The SubCrawler API needs DataAccessor-like functionality, so that given an InputStream, a SubCrawler able to process that InputStream and the internal path of a child DataObject created earlier, you can reconstruct that DataObject.
Attached the first version of the patch that solves the issue... kind of. Prepared a trivial default implementation in the AbstractSubCrawler class. The subclasses are free to perform any optimizations they deem appropriate. It's basically commit-ready, there are some junit tests that pass.
The most important thing missing from this patch are the utility methods for dealing with subresource uris. They will come in due course.

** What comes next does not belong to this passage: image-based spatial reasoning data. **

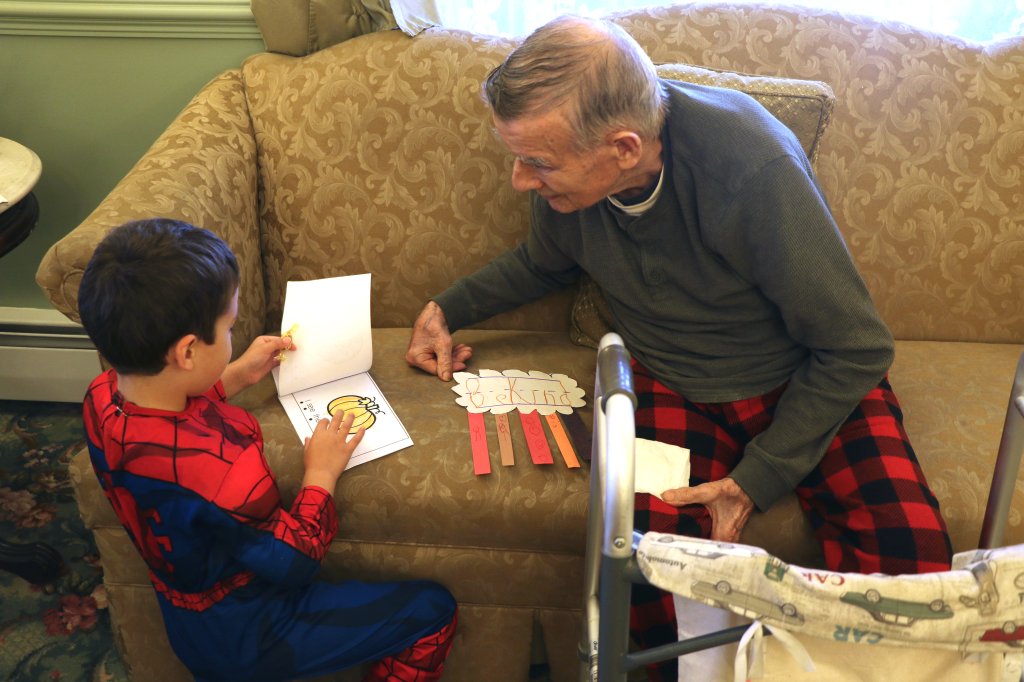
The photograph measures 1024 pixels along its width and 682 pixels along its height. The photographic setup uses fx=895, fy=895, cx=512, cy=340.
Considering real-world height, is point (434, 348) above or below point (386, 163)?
below

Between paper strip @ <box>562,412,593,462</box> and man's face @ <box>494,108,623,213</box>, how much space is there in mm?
393

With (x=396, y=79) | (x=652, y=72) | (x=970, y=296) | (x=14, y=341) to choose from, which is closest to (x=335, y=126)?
(x=396, y=79)

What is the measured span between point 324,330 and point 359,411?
159 millimetres

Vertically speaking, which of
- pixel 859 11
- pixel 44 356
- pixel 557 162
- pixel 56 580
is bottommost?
pixel 56 580

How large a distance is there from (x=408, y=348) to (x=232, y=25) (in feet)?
3.03

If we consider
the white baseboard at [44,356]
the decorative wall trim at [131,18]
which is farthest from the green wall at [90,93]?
the white baseboard at [44,356]

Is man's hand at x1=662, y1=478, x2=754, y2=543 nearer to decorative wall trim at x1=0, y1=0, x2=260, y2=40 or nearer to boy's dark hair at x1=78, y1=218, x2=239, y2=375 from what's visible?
boy's dark hair at x1=78, y1=218, x2=239, y2=375

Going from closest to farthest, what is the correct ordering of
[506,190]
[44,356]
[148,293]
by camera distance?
[148,293], [506,190], [44,356]

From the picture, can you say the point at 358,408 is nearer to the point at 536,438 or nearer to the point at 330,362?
the point at 330,362

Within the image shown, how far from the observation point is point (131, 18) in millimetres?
2105

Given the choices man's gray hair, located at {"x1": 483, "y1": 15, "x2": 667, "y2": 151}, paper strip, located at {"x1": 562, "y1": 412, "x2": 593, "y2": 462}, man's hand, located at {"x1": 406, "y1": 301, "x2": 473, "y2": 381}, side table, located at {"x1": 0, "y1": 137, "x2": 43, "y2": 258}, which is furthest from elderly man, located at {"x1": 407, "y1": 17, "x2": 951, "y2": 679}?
side table, located at {"x1": 0, "y1": 137, "x2": 43, "y2": 258}

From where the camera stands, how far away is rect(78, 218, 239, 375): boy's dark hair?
1.16 metres

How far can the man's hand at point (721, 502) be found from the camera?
138cm

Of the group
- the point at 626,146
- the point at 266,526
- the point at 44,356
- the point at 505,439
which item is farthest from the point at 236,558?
the point at 44,356
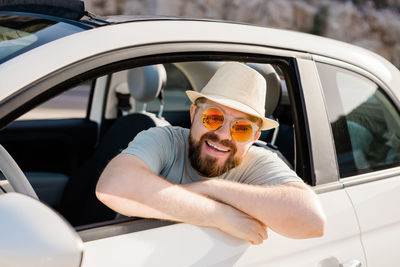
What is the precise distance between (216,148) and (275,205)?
0.32m

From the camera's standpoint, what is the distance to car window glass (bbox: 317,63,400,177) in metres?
1.79

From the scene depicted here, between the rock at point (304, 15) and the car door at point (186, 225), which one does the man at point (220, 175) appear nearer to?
the car door at point (186, 225)

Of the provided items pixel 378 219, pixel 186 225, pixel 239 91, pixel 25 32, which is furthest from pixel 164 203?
pixel 378 219

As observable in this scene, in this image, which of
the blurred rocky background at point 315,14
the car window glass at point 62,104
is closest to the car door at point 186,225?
the car window glass at point 62,104

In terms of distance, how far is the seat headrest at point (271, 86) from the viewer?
208 cm

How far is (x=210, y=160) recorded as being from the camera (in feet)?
5.52

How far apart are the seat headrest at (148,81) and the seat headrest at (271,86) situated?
781 millimetres

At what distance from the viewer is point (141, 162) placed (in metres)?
1.50

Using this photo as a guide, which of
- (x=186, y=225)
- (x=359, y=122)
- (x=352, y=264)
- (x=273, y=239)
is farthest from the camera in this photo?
(x=359, y=122)

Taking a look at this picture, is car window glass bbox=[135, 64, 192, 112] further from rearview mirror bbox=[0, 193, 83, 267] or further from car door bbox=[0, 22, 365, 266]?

File Added: aperture-sf2154832-ver1.patch
first version of the patch that solves the issue
this should be within the 1.2.0.beta group
a patch + two test docs that should go into the docs folder
Attached the second version of the patch. The highlights include
* the SubCrawlerUtil class that contains utility methods for dealing with subcrawled uris.
* The most important is getDataObject, it implements a generic accessor method that will work with uris of arbitrary nesting.
* Provided a more intelligent getDataObject implementations for Archivers (tar,zip), that skips irrelevant archive entries, chooses the right one and ensures that the archive stream is closed when the data object is disposed (it wasn't the case before).
* Ensured that the compressors also close the stream only when the data object is disposed.
* added some unit tests for the SubCrawlerUtils
The Integration test for the subcrawlers seems to work. I didn't do any extensive testing, just submitted the patch as soon as the bar turned green.
The attached file contains the patch and two files that should go into the docs folder.
File Added: aperture-sf2154832-ver2.zip
Reviewers haven't made it in time for the 1.2.0 release. I therefore postpone this issue.